The businessman's smirk faltered for the first time. His hands fidgeted with his cufflinks. "I was at dinner. Anniversary dinner. My wife poured the wine. We toasted." His jaw tightened. "My chest started burning. She… smiled at me. And then—" His gaze went unfocused. "…No. No, that's not…" But his voice lacked conviction.
The doctor had gone still, the tension in his body changing from readiness to realization. "…The basement," he said, almost to himself. "Two men held me. Howard was there. Said I asked too many questions. The needle—" His hand went to his neck as though he could still feel it. "…I didn't wake up."
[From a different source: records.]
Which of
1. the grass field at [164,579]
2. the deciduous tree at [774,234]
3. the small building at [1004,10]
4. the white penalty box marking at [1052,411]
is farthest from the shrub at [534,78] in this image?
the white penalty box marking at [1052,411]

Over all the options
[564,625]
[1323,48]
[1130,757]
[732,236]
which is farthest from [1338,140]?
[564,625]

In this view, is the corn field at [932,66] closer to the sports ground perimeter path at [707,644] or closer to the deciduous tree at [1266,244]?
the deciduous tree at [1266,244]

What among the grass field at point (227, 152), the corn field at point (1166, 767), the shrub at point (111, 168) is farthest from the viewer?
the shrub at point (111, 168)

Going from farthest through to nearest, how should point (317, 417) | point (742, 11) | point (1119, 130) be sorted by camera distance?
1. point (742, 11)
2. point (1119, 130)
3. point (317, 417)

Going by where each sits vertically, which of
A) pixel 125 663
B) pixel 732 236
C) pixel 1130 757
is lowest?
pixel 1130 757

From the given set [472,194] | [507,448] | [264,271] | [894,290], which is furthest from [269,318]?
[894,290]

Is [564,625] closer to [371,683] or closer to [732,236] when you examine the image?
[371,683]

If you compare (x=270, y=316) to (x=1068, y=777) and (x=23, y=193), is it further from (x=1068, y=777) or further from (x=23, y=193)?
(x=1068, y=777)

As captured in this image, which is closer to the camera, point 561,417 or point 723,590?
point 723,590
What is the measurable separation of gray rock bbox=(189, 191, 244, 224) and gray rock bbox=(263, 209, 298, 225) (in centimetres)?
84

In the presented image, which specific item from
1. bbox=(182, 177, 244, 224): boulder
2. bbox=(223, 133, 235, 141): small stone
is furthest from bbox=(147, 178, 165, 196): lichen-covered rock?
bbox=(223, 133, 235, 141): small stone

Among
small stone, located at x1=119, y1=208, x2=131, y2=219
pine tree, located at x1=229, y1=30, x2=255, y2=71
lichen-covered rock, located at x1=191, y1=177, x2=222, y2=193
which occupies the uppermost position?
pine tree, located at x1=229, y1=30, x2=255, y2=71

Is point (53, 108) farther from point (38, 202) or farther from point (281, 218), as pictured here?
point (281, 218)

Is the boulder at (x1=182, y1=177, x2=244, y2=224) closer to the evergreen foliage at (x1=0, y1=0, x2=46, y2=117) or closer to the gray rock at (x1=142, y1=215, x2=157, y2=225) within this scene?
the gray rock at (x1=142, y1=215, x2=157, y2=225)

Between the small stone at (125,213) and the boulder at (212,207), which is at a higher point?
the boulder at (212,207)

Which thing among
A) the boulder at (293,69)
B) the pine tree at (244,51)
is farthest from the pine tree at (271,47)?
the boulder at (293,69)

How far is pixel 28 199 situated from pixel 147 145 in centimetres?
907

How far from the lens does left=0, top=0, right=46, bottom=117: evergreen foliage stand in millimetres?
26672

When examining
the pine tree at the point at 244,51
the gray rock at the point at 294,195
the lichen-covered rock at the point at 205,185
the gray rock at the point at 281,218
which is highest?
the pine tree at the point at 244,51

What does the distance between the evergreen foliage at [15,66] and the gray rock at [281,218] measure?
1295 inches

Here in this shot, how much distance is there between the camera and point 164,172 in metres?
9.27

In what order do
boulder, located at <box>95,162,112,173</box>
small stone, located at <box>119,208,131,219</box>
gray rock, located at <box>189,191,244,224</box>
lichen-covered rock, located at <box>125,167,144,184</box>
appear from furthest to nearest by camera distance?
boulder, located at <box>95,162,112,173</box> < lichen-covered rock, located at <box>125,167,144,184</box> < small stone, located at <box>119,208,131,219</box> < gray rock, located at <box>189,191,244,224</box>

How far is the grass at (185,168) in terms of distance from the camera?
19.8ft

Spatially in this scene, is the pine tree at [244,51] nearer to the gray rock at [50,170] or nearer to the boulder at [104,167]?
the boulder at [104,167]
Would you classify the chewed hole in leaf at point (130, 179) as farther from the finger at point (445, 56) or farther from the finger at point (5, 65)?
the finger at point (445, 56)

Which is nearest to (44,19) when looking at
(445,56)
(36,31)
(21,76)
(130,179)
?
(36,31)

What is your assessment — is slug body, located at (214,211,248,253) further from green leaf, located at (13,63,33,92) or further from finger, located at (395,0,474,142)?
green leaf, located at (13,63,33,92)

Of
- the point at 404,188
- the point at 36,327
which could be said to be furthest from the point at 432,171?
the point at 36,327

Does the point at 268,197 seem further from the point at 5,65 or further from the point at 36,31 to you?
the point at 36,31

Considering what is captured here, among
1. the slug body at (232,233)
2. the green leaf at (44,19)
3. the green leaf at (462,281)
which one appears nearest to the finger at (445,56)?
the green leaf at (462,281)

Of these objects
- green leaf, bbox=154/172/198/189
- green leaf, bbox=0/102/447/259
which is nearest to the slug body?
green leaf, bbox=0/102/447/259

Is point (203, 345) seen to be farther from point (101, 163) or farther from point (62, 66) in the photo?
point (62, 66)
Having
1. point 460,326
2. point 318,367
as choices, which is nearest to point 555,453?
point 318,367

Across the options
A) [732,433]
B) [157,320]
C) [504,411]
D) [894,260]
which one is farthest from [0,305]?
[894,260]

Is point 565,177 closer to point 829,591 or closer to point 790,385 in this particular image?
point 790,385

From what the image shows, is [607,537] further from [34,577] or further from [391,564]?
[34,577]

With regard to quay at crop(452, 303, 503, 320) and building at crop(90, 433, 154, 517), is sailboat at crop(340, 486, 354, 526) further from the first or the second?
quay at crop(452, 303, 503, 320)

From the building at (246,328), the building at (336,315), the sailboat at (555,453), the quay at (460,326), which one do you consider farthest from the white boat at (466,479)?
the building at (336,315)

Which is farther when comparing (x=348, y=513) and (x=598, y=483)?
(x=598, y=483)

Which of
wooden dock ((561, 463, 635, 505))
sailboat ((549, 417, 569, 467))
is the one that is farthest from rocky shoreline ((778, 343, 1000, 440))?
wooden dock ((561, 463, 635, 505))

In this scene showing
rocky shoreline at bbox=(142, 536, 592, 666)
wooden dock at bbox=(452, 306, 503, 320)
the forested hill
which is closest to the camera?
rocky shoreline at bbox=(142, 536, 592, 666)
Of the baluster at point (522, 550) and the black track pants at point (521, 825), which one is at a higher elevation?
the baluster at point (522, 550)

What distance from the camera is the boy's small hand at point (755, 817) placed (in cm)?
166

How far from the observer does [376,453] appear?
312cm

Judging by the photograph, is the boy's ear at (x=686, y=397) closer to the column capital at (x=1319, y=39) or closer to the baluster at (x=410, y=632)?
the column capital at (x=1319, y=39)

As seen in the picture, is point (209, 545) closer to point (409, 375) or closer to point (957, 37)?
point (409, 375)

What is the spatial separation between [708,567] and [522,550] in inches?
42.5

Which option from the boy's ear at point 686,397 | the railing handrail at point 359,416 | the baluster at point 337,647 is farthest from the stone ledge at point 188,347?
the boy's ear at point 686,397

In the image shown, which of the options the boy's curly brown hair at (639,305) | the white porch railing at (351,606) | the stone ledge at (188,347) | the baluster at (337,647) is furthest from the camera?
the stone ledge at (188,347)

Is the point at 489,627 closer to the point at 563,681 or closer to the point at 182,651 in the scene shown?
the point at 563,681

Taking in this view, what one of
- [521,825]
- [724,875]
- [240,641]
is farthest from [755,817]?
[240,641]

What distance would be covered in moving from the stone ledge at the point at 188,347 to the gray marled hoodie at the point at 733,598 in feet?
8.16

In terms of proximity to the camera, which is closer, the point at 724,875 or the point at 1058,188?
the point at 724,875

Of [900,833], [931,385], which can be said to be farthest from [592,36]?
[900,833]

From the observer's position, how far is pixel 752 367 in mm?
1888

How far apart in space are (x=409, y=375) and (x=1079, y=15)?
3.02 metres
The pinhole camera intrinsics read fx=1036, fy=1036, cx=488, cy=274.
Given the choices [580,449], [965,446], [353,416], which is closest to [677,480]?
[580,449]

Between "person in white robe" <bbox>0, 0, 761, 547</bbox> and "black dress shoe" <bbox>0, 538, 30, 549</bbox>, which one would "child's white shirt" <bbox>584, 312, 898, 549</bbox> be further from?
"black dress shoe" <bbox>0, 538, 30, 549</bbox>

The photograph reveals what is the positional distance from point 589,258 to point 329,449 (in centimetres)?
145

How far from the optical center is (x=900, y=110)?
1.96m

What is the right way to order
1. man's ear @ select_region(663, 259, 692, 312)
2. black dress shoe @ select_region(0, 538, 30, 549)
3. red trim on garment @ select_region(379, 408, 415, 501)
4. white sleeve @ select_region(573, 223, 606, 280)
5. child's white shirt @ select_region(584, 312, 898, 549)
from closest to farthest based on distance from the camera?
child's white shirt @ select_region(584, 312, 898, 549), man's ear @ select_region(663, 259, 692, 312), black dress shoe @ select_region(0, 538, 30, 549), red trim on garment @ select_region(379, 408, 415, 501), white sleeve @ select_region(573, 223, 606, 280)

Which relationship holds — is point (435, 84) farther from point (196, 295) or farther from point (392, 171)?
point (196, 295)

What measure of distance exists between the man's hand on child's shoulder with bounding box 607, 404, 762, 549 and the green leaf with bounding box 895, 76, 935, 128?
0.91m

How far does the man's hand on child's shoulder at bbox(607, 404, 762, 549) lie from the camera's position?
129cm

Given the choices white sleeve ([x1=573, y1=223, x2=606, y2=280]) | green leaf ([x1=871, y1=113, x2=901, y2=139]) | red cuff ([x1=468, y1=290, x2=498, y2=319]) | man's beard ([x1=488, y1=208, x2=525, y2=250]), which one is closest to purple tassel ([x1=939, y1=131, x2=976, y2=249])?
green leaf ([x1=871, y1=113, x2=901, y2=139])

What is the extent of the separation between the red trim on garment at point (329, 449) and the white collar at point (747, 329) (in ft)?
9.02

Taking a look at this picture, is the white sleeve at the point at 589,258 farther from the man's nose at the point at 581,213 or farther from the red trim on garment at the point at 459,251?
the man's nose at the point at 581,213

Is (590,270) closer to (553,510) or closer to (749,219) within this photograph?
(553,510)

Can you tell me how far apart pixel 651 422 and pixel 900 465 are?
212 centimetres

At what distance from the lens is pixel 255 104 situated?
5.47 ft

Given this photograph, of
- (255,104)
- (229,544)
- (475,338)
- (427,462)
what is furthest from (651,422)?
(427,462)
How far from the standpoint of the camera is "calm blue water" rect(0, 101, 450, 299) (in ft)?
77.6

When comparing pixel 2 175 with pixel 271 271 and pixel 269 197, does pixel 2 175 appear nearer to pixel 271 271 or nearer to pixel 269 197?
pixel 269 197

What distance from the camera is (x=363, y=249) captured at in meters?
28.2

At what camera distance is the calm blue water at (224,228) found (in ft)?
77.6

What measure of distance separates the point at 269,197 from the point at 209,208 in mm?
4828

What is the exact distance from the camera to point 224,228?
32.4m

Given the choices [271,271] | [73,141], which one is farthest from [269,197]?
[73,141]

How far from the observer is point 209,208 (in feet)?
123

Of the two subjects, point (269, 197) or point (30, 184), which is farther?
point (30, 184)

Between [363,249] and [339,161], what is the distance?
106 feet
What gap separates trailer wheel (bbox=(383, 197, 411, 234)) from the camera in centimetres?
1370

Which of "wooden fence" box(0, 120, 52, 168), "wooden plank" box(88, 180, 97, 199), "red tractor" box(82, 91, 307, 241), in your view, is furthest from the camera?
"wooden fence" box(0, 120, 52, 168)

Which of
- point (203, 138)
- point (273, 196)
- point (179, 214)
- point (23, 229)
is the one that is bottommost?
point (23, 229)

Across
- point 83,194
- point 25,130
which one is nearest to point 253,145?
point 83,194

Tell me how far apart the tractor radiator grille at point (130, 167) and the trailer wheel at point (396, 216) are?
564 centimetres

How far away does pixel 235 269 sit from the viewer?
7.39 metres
A heavy silence followed, each man's thoughts tangled in the moment they understood.
Liam leaned back, frowning. "…Okay. Definitely one of those crazy dreams."
Four heads turned toward him.
"You're not listening," the professor said, voice shaking.
"Yeah, yeah," Liam waved him off. "Lucid dream. Got it. Which means…" He folded his arms behind his head. "…what happens if I go to sleep while dreaming?"
"What—are you serious right now?" the soldier demanded.
"Going back to sleep."
In less than ten seconds, his breathing slowed. Then—
Poof.
The chair sat empty.
The soldier's head whipped toward the others. "What—where did the other guy go?!"